## Homework 5
## Improving prediction Homework 3
## Prediction of non funded projects using cross validation
Machine Learning for Public Policy

Camilo Arias

- load, clean and transform functions in pipeline.py

- classifiers in classifiers.py

- Functions to run cross validation in prediction.py


## Improvements

- Feature generation after split
- Includes Bagging
- Calculares precision and recall for top-k% and not for absolute threshold. The same for the plots.
- Uses one function called run_model to build any classifier
- Runs every classifier with different parameters
- Leaves 6 months for temporal holdouts.

In [1]:
%load_ext autoreload
%autoreload 2
import numpy as np
import pandas as pd
import matplotlib.pyplot as plt
import pipeline as ppln
import classifiers as classif
import prediction
from sklearn.model_selection import train_test_split
from sklearn.model_selection import TimeSeriesSplit
import warnings; warnings.simplefilter('ignore')

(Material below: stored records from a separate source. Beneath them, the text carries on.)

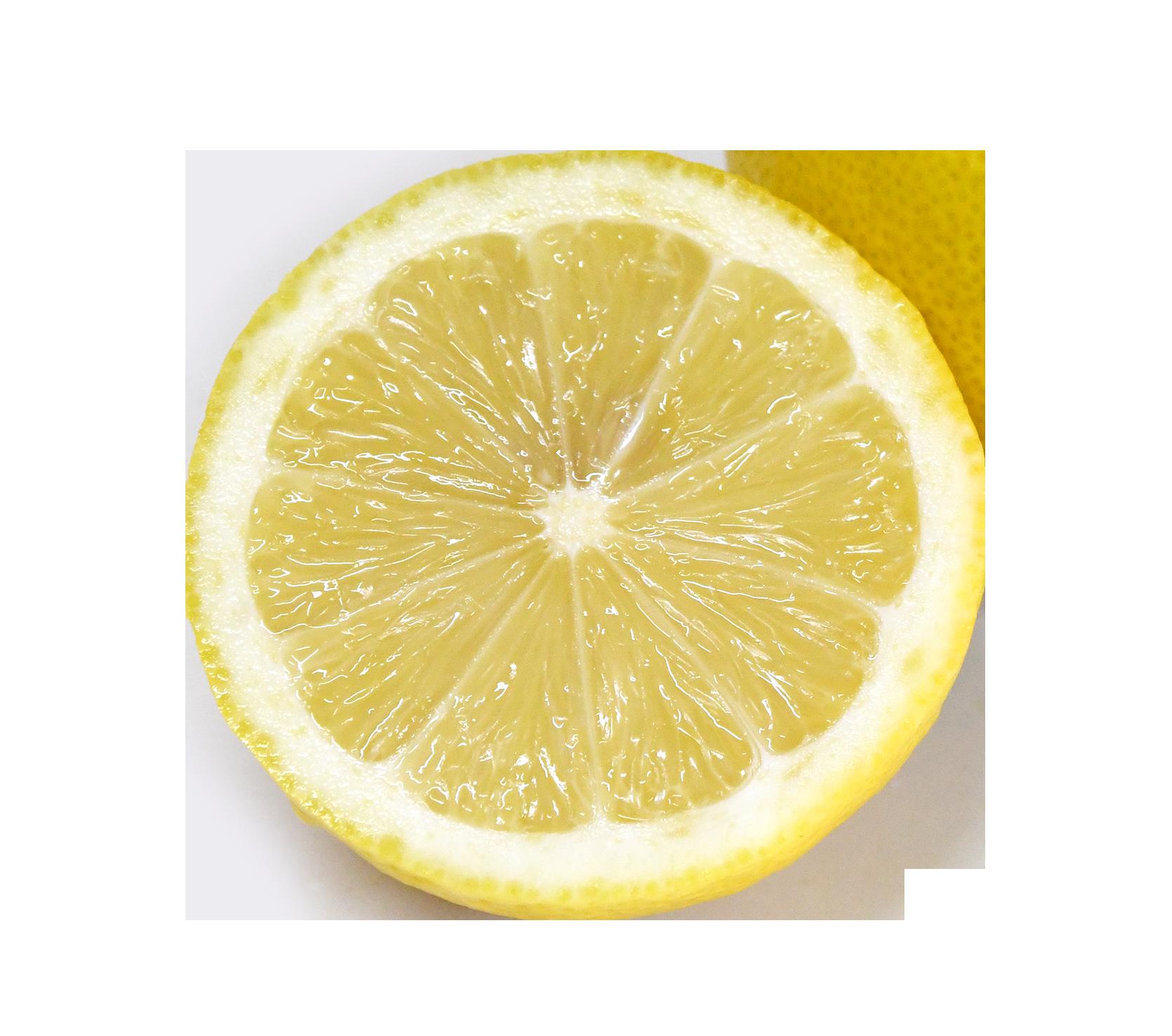 【切り抜き】レモンの輪切り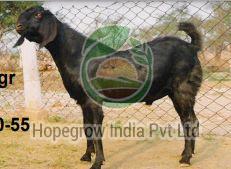Live Beetal Goat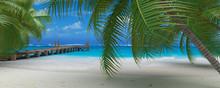 Ponton Palm Caraibes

## Parameters of the model

In [12]:
params = {
    'days': 60,
    'test_days': 180,
    'cross_ks': 3,
    'test_size': 0.3,
    'discretize_bins': 4,
    'work_with_sample': 1,
    'seed': 1234,
    'n_bins': 4,
    'top_ks': [0.01, 0.05, 0.1, 0.2, 0.3],
    'id_columns': ['projectid', 'teacher_acctid', 'schoolid'],
    'cols_to_drop': ['datefullyfunded'],
    'model_params': {
    'KNN': {'k': [5, 10],
            'weights': ['uniform', 'distance'],
            'metric': ['euclidean', 'manhattan', 'minkowski']},
    'decision_tree': {'criterion': ['gini', 'entropy'],
                      'max_depth': [20, 30, 40]},

    'logistic_reg': {'C': [10**-2, 1 , 10**2],
                     'penalty': ['l1', 'l2'],
                     'fit_intercept': [True, False]},

    'svm': {'C': [10**-2, 10**-1, 1 , 10, 10**2]},

    'random_forest': {'criterion': ['gini', 'entropy'],
                      'max_depth': [10, 15],
                      'n_estimators': [80, 100, 150]},

    'gradient_boost': {'max_depth': [10, 15],
                       'n_estimators': [80, 100, 150],
                       'loss': ['deviance', 'exponential']},
    'bagging': {'base_estimator': [None],
                'n_estimators': [80, 100, 150]}}
}
outcome_var = "not_funded_in_{}_days".format(params['days'])

In [3]:
models = ppln.get_all_combinations(params['model_params'])

## Loading data and cleaning

In [4]:
projects_df = ppln.load_from_csv('projects_2012_2013.csv')
projects_df = ppln.create_outcome_var(projects_df, params['days'])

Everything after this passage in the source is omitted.